Rating:  Summary: The Giving Tree Review: Mommies beware, this book is not for every child. When my 4 year old asks "read me a book", she usually means "read me this book several times over". After hearing The Giving Tree, she was silent. I asked her if she wanted me to read it again, and she said "no, take it back to the store". This is coming from a child who loves books and greets me at the door with "what did you buy me". What was her dislike? "He cut down the tree" A sensitive child will be disturbed by abusive treatment of the tree by the boy it loves.
Rating:  Summary: mixed emotions Review: I can remember reading this book to my son a few years ago over and over again, he loved the book and the ideas of caring and sharing, as that's only one level to this story. What about the side of the story where the tree is not happy because of what is expected of her? Certainly there are multiple viewpoints of this book, but I will leave you with one: It's about the mutilations females undergo in the interest of pleasing males.
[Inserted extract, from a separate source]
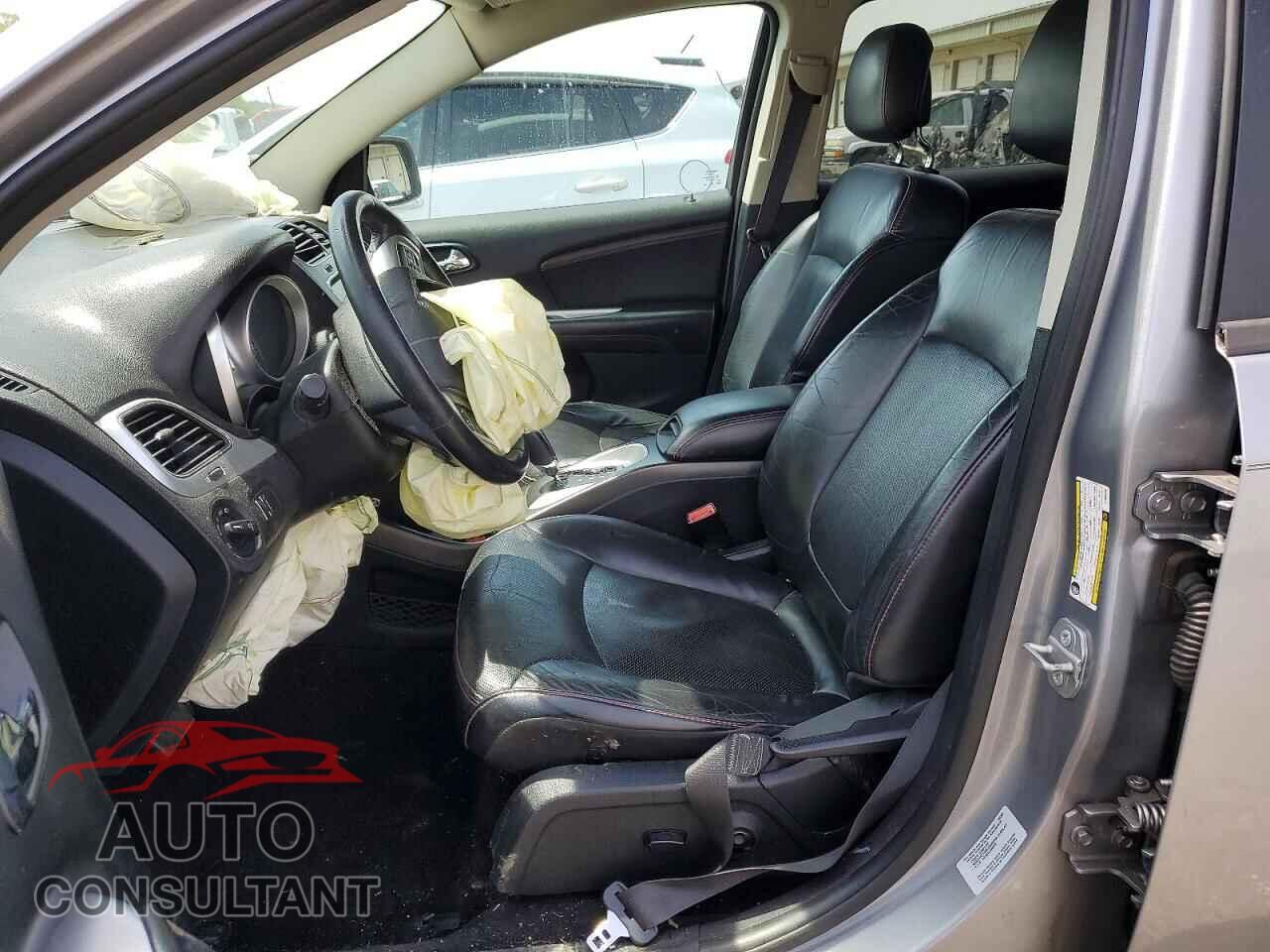 DODGE JOURNEY 2015 - 3C4PDCEG6FT660078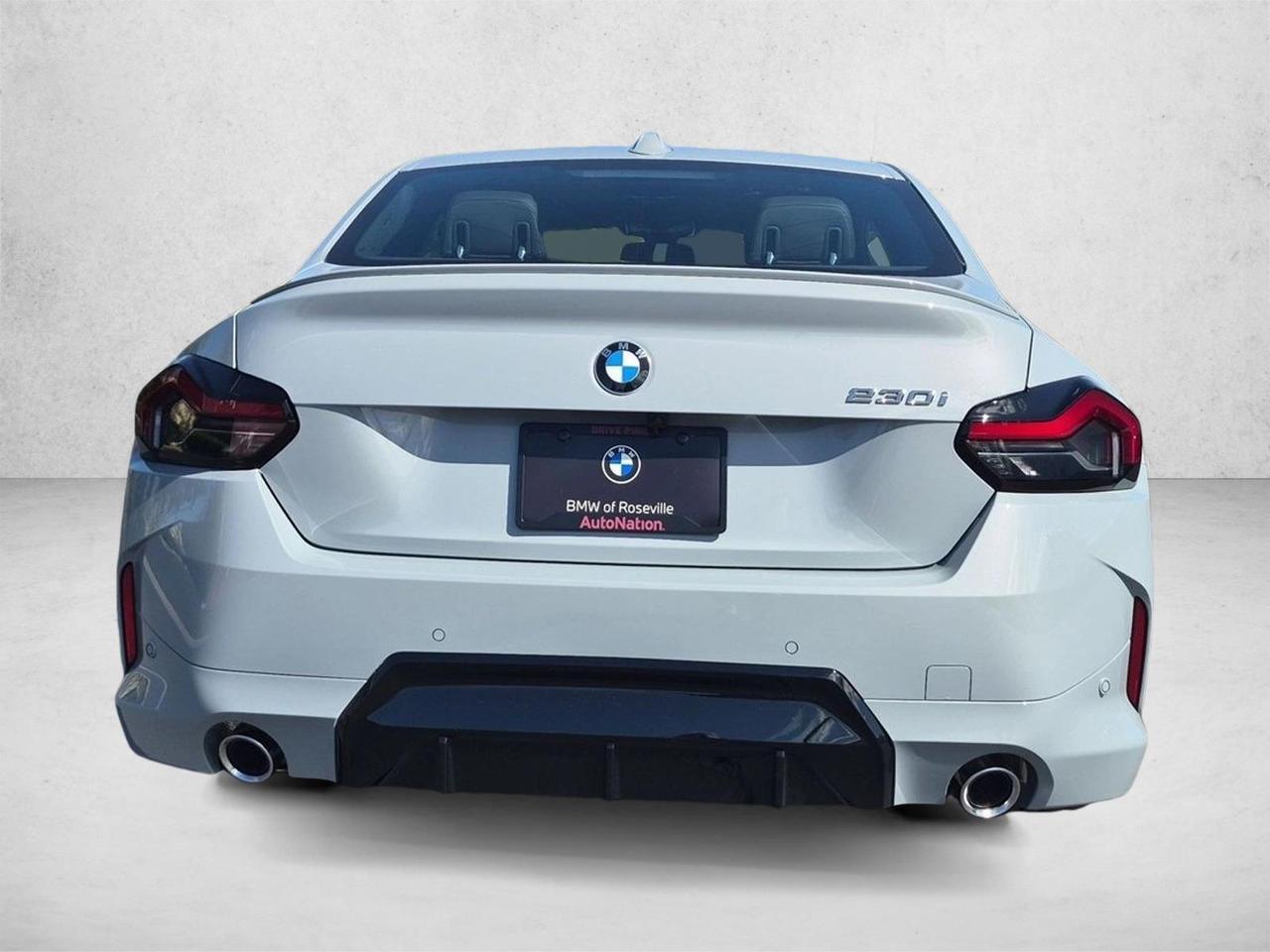 2026 BMW 2 Series 230i Roseville CA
Rating:  Summary: Horrible message? Review: Those who say children should not read this book obviously never read it as a child. I was loved the story, as much as I was saddened by it. The goodness of the tree and the selfishness of the boy really touched me. Any child can see that they are not being told to be selfish just like the boy, but that they should strive to appreciate all that people do for them. Even as a preschool child that message went right home to me and I've never forgotten it. Thanks, Shel Silverstein.
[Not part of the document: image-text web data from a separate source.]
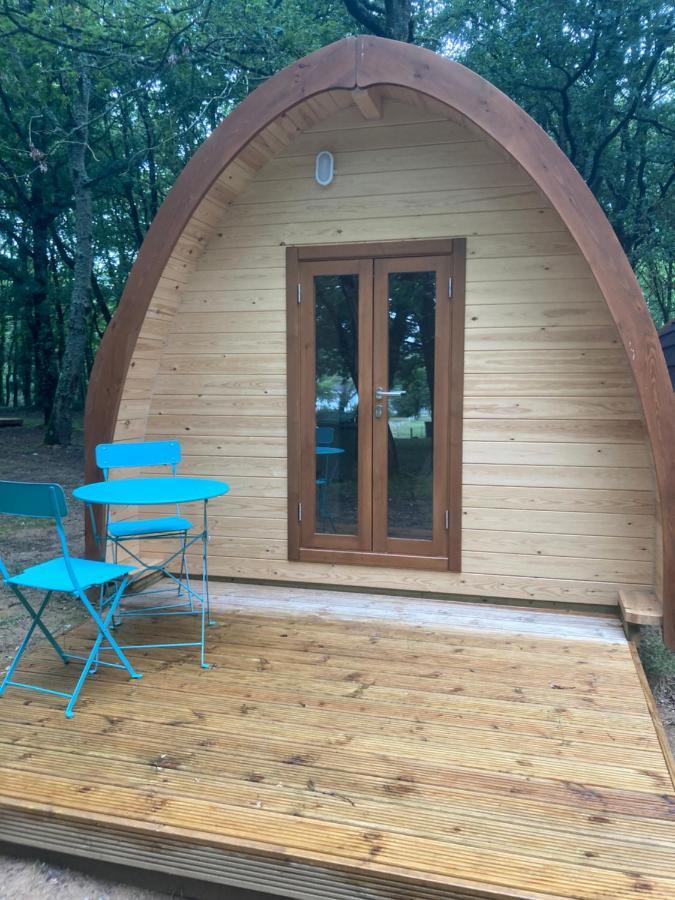 Camping Vila De 萨里亚 外观 照片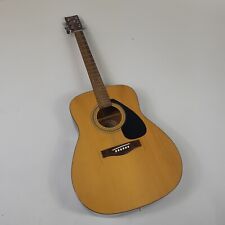 Yamaha F310 Full Size Acoustic Guitar - Natural + Bag (#H1/NA), used for sale  Shipping to South Africa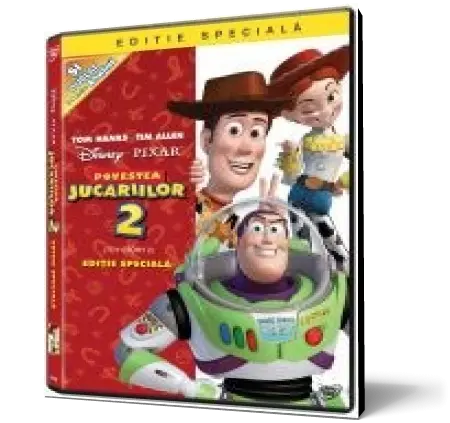 Povestea jucăriilor/ Toy Story 2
Rating:  Summary: The Giving Tree Review: My 4 year old whose name happens to be Nicky is in love with this book. He knows it by hart and "reads" it to his 7 month old little brother! When we read it together you can tell when the tree is happy or sad by the look on his face. It's a great story for a wide age range including adults. Highly recommended
Rating:  Summary: Though not religious... Review: Shel Silverstein and a friend were sitting in a cafe oneafternoon, and Silverstein was asked, "How would you defineJesus?" He went home and wrote this indescribably magnificent work about the ideal behavior of what, to the passerby, would seem to be an ordinary apple tree. It works on SO many levels; of course, you have the environmentalist argument that the tree is a representative of the earth that man rapes with his plows and his highways. However, you also have the viewpoint of a being whose only desire in life is to please the person she loves...the very definition of the Christ, willing to give everything up for man's well-being. Contrary to the beliefs of some "readers," it has nothing to do with gender--not many things do, but people heedlessly assign stereotypes and negative connotations to anything that can be construed in a sexual manner. The tree happens to be female in this story. It makes no difference. Her love knows no bounds...no race, no economic situation, no ulterior political motives...she just is. And her simple existence is a testament to the hope and wonder that Silverstein (and many others, hopefully) can find in the minutiae of life. I don't follow any particular religion per se...but I think that the fact that as long as people like Silverstein and dreams of characters such as the tree still exist, we must be headed in the right direction. This book is also an initiator of self-analysis...how much do you share with people that desire/want/need something that you can give...and how willing are you to do so? The tree gives without question, without thinking, and is satisfied simply to have the companionship of the boy whenever she can. The tree is the mom that spends her lunch break running children's forgotten homework to the school at the cost of not eating. The tree is the poor older sister who has two hungry younger siblings and one banana to feed the three of them, of which half goes to each brother and she eats the peel. The tree is everything that you can find in people in this world that still fits under the category of "good."